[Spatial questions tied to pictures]
[BEGIN]

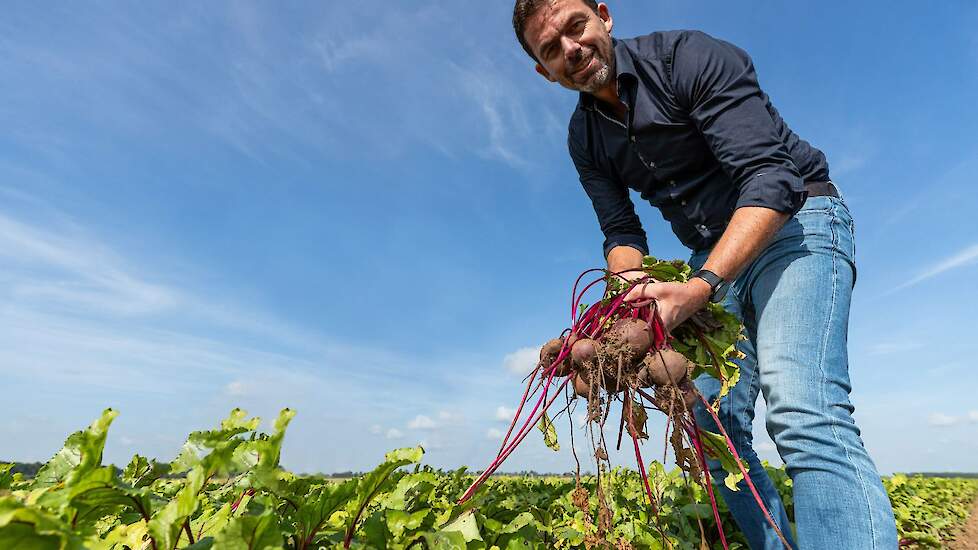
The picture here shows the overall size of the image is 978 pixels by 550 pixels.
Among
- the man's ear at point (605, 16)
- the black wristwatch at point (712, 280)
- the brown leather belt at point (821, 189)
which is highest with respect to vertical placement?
the man's ear at point (605, 16)

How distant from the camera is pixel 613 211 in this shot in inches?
148

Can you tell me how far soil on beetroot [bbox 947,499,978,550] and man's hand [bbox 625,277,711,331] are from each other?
5408mm

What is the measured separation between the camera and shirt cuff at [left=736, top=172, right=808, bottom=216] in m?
2.26

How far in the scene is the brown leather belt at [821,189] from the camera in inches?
107

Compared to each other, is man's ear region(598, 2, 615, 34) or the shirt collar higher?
man's ear region(598, 2, 615, 34)

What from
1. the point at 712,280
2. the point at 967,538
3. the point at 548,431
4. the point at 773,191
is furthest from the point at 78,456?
the point at 967,538

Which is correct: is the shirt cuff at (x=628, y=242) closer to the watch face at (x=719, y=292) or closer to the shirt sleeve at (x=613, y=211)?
the shirt sleeve at (x=613, y=211)

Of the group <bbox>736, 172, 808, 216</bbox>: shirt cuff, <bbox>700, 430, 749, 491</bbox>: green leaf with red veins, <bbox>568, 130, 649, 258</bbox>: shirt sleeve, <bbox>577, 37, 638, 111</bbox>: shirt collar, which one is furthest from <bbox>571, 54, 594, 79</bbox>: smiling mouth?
<bbox>700, 430, 749, 491</bbox>: green leaf with red veins

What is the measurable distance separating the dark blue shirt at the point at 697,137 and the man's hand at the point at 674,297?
1.38ft

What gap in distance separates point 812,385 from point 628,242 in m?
1.66

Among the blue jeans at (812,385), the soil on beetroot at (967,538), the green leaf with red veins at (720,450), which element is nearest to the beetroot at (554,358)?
the green leaf with red veins at (720,450)

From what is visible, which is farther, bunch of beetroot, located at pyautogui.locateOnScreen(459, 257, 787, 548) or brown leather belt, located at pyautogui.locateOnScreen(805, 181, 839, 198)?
brown leather belt, located at pyautogui.locateOnScreen(805, 181, 839, 198)

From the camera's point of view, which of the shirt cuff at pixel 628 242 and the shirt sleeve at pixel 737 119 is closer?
the shirt sleeve at pixel 737 119

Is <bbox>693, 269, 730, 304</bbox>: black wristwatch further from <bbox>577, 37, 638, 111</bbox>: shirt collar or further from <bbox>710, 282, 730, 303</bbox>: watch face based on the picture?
<bbox>577, 37, 638, 111</bbox>: shirt collar
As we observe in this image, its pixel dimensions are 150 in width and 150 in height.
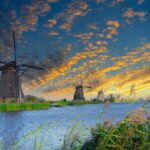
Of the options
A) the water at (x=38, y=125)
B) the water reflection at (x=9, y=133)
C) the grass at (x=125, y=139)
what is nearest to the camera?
the grass at (x=125, y=139)

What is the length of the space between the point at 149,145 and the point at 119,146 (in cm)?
51

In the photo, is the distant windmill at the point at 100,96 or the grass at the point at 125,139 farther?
the distant windmill at the point at 100,96

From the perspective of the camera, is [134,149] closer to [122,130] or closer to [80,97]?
[122,130]

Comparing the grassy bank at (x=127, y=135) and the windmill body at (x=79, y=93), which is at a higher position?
the windmill body at (x=79, y=93)

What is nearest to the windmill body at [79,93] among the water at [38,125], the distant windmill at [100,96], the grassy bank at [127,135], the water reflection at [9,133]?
the distant windmill at [100,96]

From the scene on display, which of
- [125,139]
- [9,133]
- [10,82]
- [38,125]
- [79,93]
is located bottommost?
[9,133]

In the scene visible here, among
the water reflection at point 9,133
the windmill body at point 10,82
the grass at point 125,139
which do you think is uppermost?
the windmill body at point 10,82

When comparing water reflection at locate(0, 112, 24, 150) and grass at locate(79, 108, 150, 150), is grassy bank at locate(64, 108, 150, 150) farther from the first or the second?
water reflection at locate(0, 112, 24, 150)

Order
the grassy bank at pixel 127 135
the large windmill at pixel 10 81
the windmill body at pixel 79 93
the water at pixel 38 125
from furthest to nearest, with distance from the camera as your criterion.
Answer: the windmill body at pixel 79 93 < the large windmill at pixel 10 81 < the water at pixel 38 125 < the grassy bank at pixel 127 135

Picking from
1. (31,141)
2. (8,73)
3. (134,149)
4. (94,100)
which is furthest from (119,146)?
(94,100)

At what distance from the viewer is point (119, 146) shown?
655 centimetres

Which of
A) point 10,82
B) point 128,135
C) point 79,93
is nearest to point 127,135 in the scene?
point 128,135

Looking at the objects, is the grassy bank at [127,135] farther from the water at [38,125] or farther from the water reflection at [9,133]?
the water reflection at [9,133]

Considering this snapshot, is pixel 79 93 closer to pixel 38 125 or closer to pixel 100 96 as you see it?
pixel 100 96
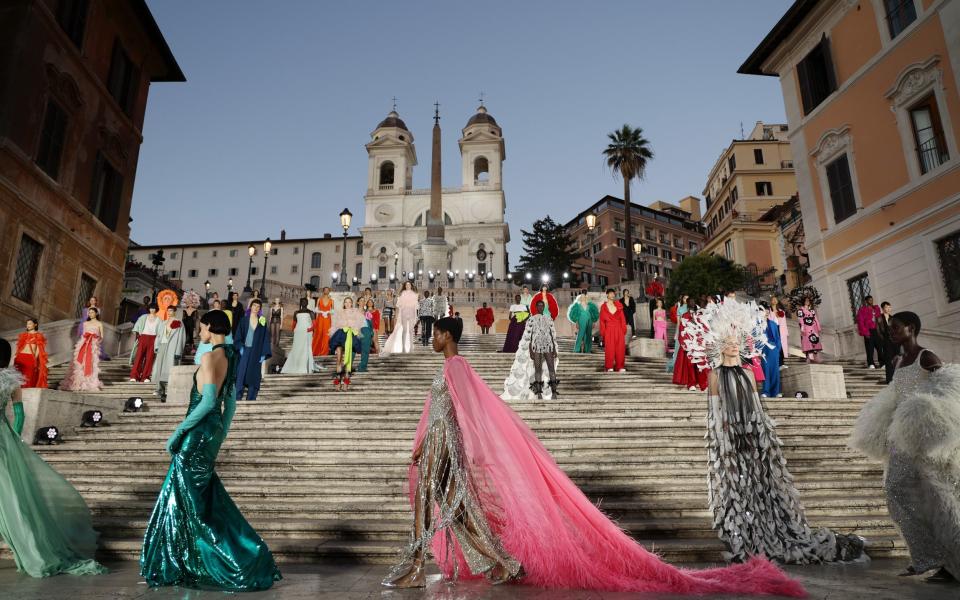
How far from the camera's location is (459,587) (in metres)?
3.83

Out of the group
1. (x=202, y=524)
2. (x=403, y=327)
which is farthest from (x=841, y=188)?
(x=202, y=524)

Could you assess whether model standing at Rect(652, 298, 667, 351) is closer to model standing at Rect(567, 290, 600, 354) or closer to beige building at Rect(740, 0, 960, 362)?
model standing at Rect(567, 290, 600, 354)

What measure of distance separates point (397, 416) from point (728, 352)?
559 cm

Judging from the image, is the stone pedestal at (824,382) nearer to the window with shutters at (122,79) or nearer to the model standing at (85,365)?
the model standing at (85,365)

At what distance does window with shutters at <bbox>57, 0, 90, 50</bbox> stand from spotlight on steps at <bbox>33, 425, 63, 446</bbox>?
1612cm

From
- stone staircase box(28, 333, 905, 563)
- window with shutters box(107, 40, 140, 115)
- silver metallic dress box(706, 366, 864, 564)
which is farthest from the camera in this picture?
window with shutters box(107, 40, 140, 115)

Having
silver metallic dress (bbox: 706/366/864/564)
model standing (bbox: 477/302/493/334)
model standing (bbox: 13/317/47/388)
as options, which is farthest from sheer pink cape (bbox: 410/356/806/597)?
model standing (bbox: 477/302/493/334)

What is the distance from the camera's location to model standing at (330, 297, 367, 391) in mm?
12078

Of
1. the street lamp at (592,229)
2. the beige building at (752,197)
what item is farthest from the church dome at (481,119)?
the beige building at (752,197)

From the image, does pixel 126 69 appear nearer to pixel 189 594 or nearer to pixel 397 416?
pixel 397 416

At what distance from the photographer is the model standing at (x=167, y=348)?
12275 millimetres

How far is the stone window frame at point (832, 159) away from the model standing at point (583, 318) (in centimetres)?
985

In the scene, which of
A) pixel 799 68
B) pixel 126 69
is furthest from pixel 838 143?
pixel 126 69

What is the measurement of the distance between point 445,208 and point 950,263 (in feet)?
204
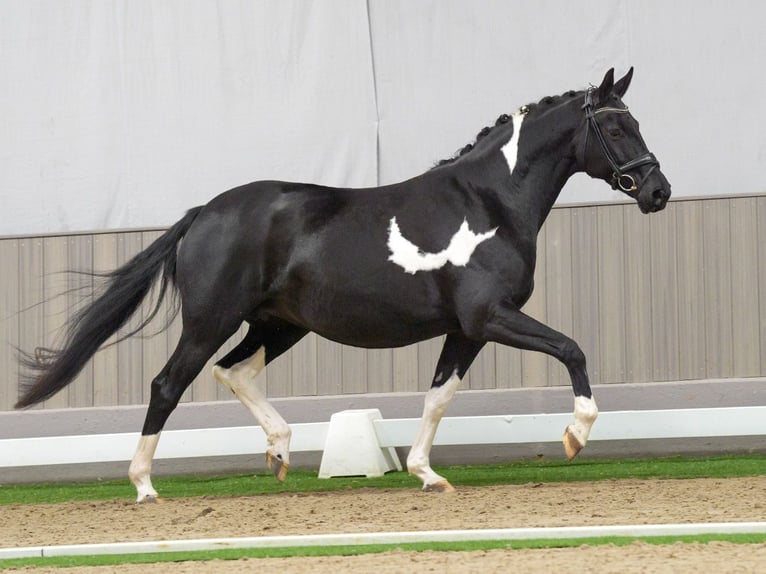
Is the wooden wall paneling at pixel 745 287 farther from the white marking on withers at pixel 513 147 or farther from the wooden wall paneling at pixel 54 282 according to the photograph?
the wooden wall paneling at pixel 54 282

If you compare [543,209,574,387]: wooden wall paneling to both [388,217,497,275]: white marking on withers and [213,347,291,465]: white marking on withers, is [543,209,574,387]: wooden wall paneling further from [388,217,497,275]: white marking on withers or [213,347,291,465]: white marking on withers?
[213,347,291,465]: white marking on withers

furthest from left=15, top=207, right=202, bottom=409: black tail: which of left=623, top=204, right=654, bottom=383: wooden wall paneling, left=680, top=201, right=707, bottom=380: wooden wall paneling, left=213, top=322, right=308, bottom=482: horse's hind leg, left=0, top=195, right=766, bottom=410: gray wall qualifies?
left=680, top=201, right=707, bottom=380: wooden wall paneling

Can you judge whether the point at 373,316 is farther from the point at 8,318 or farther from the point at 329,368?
the point at 8,318

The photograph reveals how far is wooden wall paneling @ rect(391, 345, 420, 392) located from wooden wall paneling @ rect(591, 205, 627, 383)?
4.37 ft

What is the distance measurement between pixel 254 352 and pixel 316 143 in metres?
2.46

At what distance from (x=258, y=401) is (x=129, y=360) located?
94.4 inches

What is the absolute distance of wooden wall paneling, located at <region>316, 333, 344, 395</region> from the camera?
28.0ft

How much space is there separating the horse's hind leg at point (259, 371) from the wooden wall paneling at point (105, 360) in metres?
2.21

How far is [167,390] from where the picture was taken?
6.42 meters

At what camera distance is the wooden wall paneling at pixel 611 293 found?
8.23m

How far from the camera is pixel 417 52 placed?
28.8 ft

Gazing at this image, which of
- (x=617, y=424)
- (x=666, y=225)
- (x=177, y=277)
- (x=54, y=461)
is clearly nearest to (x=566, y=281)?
(x=666, y=225)

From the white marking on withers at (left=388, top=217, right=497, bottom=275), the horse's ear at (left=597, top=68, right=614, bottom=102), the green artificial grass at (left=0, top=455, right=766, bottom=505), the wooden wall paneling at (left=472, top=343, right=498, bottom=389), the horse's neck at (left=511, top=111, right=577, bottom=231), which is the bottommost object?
the green artificial grass at (left=0, top=455, right=766, bottom=505)

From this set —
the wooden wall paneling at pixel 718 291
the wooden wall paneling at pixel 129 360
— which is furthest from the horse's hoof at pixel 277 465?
the wooden wall paneling at pixel 718 291
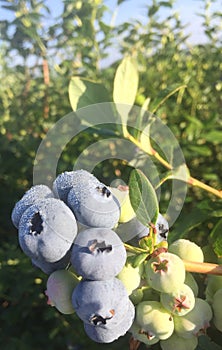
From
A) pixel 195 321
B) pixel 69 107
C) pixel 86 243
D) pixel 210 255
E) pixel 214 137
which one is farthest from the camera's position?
pixel 69 107

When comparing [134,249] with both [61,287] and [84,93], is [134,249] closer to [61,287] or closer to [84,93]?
[61,287]

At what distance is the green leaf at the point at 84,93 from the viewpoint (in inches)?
38.1

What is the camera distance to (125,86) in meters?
0.97

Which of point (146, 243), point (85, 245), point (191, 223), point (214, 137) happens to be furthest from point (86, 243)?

[END]

** PROBLEM STATEMENT **
Find the line with "How far is [167,390]" in the listing and extract it and all lines after it through the end, exactly, without the pictures.

** FINAL RESULT **
How far is [167,390] from where the picture was taken?
6.42 meters

At what camera distance is the wooden wall paneling at pixel 611 293 found?
8.23m

How far from the camera is pixel 417 52 placed?
28.8 ft

Gazing at this image, which of
- (x=617, y=424)
- (x=666, y=225)
- (x=177, y=277)
- (x=54, y=461)
is clearly nearest to (x=566, y=281)?
(x=666, y=225)

From the white marking on withers at (left=388, top=217, right=497, bottom=275), the horse's ear at (left=597, top=68, right=614, bottom=102), the green artificial grass at (left=0, top=455, right=766, bottom=505), the wooden wall paneling at (left=472, top=343, right=498, bottom=389), the horse's neck at (left=511, top=111, right=577, bottom=231), which is the bottommost object?
the green artificial grass at (left=0, top=455, right=766, bottom=505)

From this set —
the wooden wall paneling at pixel 718 291
the wooden wall paneling at pixel 129 360
— which is furthest from the horse's hoof at pixel 277 465?
the wooden wall paneling at pixel 718 291
From
A) pixel 195 321
B) pixel 69 107
C) pixel 86 243
D) pixel 210 255
E) pixel 214 137
which one is farthest from the camera's position?
pixel 69 107

When comparing [134,249] with both [61,287] and [84,93], is [134,249] closer to [61,287] or closer to [84,93]?
[61,287]

At what distance is the green leaf at the point at 84,93 from the viewpoint (in inches)?
38.1

What is the camera distance to (125,86) in meters?
0.97

Which of point (146, 243), point (85, 245), point (191, 223), point (214, 137) happens to be furthest from point (86, 243)?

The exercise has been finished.